По воскресным дням на Лиговке происходили кулачные бои, которые начинались обычно нами, ребятишками, а затем в бой вступали взрослые извозчики. Бились по правилам и законам, так хорошо описанным у охтинского бытописателя – творца Молотова и Очерков бурсы:[5]
«Сначала сходились обыкновенно мальчики, крича: „дай бою, дай бою!“ – призывный крик к битью. Только к вечеру собирался взрослый народ… Кулачная игра имела свои правила и постановления. Прохожих, не участвующих в деле, трогать запрещалось; приходить с вооруженною рукою – тоже; кто упал, того не били, а когда увлекался боец, кричали ему: „лежачего не бьют!“ Не позволяли бить с тылу, а бейся лицом к лицу, грудь к груди. Эти правила наблюдались строго: нарушителя их били свои же. В бою шли стена на стену, впереди каждой – силачи, а сзади – остальной люд, напирающий на противников массою… (Помяловский. «Поречане»).
Спал я в хозяйской половине на кухне на русской печке, ибо и ночью я бывал нужен хозяину. Со мной на печке спала и стряпуха артели мастерской – молодая бабенка Настя. Ей, очевидно, было скучно спать одинокой, и она придумала себе забаву: ночью она использовала меня для собственных утех, строго настрого наказывая мне обо всем молчать и никому ничего не говорить. Клала меня на себя и ерзала подо мной своим телом, пока не натешится. Утомляла меня эта игра очень, неохотно я исполнял обязанность ее увеселителя, но она грозила мне, что будет на меня жаловаться, а так будет помогать мне колоть и носить дрова и приносить воду. Всегда наказывала мне, чтобы я нигде никому ничего не говорил, и увеселения ее продолжались каждую ночь. За то и кормила она меня лучшими кусками с кухни. Мне это и нравилось, и порой тошно становилось, и я молчал.

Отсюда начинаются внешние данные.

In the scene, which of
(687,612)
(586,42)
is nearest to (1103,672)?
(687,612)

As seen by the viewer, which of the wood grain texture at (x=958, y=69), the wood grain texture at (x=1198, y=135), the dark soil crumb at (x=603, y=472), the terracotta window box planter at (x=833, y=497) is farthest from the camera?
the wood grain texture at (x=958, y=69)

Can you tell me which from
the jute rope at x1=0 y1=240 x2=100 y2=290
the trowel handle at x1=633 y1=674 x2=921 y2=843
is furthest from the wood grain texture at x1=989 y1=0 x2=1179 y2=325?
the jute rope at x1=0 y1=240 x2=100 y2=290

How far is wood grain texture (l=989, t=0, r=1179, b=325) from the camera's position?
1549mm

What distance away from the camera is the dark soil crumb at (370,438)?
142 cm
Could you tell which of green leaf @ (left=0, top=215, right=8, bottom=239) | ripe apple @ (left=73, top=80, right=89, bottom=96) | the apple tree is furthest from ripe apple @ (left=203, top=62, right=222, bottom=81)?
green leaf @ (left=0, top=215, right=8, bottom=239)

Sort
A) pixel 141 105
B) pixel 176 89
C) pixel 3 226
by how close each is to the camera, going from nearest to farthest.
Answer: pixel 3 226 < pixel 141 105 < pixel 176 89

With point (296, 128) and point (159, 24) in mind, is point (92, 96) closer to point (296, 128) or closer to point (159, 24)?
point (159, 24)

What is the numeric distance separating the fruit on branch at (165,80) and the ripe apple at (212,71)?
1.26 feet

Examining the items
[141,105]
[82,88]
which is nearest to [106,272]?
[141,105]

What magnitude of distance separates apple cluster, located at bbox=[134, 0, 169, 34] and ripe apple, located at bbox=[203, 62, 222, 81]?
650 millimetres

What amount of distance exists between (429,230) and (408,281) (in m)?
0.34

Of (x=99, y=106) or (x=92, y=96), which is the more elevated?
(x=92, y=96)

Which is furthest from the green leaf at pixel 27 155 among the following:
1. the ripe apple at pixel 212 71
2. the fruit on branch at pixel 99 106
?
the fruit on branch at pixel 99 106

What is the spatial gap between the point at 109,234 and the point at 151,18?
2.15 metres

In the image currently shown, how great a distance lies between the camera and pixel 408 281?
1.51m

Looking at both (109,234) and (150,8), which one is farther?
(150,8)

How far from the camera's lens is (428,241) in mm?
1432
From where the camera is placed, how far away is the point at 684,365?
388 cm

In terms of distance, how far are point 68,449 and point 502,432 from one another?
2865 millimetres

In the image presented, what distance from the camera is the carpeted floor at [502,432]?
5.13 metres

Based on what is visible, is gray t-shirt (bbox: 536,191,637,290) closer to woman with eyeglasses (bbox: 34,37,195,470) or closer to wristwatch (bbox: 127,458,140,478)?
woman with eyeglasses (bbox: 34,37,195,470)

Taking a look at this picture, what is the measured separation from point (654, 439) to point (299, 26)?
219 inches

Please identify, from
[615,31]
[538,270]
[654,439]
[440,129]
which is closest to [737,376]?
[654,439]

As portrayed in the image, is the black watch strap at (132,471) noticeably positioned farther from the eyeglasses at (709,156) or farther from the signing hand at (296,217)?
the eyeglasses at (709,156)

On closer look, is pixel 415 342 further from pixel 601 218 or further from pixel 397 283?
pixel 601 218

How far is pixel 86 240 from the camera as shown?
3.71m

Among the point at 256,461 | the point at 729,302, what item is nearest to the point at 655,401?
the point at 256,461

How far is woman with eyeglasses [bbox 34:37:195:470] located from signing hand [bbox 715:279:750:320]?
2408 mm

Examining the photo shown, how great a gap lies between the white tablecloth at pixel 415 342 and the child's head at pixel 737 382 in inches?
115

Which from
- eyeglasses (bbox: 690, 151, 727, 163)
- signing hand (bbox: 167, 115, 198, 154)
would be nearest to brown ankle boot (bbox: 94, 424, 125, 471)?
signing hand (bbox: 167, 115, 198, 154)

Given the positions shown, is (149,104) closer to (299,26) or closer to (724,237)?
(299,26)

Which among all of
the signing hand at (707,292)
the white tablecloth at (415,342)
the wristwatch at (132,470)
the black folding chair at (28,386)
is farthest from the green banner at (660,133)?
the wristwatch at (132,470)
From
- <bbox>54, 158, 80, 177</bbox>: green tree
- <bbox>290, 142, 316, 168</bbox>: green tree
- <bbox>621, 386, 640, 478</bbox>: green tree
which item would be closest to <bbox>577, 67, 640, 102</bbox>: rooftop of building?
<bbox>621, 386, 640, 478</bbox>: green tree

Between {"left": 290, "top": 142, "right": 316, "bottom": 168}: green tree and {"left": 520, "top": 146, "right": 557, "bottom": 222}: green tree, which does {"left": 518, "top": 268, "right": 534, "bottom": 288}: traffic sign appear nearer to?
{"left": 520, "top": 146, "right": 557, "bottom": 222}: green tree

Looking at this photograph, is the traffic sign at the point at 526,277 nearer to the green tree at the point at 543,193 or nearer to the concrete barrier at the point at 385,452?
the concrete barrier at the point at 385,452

Часто ночью приходил пьяный хозяин и начинал куражиться над женой, устраивал побоище с хозяйкой. Бывало, слышу ночью громкий голос хозяина: «Ленька, иди сюда!» Скатываешься с печи, бежишь к хозяину, стоящему передо мной с ремнем, скрученным со станка. «Я, Василий Кирилыч». – «Бери швабру, бей хозяйку, в такую ее мать!» Бить хозяйку не осмеливаешься, конечно. А хозяин, замахиваясь на меня ремнем, кричит: «Бить тебя буду, говорю, бей ее суку», – и хлещет ремнем по спине меня. Ничего не поделаешь, беру в руки швабру и начинаю тыкать концом в полураздетую хозяйку. Хозяйка от меня убегает, я за ней, а хозяин, грозно размахивая ремнем, за мной. Так и бегаем друг за другом до рассвета или пока хозяину не надоест эта забава. Хозяйку начнет куделить за волосы, а мне скомандует, чтобы я убирался на печку. А утром снова за уборку, и мои обычные дела.